Yeah, that is a problem.
In college, and even in the post-college games I played (and played in), the game mood was something that was easily slipped into and out of. Something serious would start to happen, and folks would snap back to attention.
Now … it seems like the laughing and joking and jocularity start as soon as everyone arrives, and go on through the end of the game. It’s difficult for the GM to get more than a sentence out of his/her mouth without someone cutting wise, making a pun, offering a side comment, or just generally distracting.
Not only does this make things gooo mmuuuuccchhh lloooonnnnnggggeeerrrr than they might otherwise, but it really sabotages the drama. As well, it sabotages any characterization — because if the narration can’t set the mood, then the characters can’t play into it.
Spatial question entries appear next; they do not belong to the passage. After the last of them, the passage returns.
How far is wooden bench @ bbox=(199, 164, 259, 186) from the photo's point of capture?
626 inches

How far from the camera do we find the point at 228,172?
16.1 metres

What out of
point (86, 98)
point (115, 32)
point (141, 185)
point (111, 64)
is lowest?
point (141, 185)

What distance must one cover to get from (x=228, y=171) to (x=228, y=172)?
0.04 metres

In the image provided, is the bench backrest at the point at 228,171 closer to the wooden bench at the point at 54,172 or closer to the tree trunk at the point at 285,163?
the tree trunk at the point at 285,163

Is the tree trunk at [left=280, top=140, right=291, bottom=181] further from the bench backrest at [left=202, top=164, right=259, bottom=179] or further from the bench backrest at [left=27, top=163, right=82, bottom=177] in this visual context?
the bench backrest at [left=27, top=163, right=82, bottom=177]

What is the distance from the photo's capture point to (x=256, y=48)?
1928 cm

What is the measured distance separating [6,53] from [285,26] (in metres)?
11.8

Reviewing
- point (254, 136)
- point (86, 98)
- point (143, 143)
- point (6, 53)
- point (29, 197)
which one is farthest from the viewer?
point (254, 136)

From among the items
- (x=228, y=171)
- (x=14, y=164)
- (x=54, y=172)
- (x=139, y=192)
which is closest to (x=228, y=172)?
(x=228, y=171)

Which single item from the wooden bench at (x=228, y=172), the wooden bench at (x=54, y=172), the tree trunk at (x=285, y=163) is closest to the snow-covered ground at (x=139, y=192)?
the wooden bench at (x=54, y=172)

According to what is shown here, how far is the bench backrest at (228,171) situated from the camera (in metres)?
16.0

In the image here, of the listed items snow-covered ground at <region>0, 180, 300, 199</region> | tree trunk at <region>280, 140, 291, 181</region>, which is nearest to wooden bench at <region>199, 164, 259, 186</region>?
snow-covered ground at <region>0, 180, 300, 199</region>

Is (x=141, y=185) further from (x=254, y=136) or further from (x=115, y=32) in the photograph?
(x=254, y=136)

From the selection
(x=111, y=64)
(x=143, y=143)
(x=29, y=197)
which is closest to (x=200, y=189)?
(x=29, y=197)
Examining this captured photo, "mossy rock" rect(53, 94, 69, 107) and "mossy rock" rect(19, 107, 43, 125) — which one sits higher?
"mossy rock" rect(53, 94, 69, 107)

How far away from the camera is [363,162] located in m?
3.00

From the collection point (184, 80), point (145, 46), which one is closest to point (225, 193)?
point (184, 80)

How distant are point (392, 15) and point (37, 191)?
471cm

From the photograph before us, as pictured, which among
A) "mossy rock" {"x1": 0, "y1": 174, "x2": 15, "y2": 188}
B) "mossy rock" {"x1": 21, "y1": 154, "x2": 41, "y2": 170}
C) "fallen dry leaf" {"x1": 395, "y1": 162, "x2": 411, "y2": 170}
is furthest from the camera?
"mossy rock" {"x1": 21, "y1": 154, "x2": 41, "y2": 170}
I am not guiltless in this, either as player or GM. As a player, I crack wise, too — though I’m at least sometimes the person to first try to snap back to attention and prompt the GM to go on. And as a GM, I will often break up at others’ jokes, throw in a few of my own, and go from there.
But as a GM, there have been times when it’s been intensely annoying, as some particularly meaningful bit of prose falls prey to jokes, distractions, or just folks wandering off into side conversations. That may say something, of course, about my GMing …
I don’t have a good answer. There are times, especially when I get seriously irked, when I’ll just stop, silent and deadpan, and let whoever it is finish whatever jibe they wanted to throw out. (I think I do this most with Margie, largely because when she does it, it irks me the most, since I expect her to automatically read my mind and know when I’m getting irked — which is, of course, unfair of me, but you know how that goes.)
Doyce has tried some systematized experience point rules — dings to the party for digressions, bonuses to the party if he’s the one that digresses. That’s had mixed success.
And one reason for that mixed success is that everyone’s having fun (well, with the occasional exception of the GM). This isn’t school. We don’t have to pay rapt attention to everything that’s going on, sitting up straight, taking copious notes. This is social time. If everyone is enjoying themselves, then that’s the point, isn’t it?
(Some years ago, Margie’s Mom’s bridge club realized that bridge was actually becoming a distraction to their socializing, so they just stopped playing.)
I don’t think that’s the full answer, though. I hope it isn’t, because while everyone having fun is part of the reason we gather to game, it’s also in part of game. To immerse ourselves in something different, to role-play, to participate in dramas and adventures.
I wish I had a good answer for this — both for my own discipline and for my games. As an actor and writer, it does sometimes bug the heck out of me.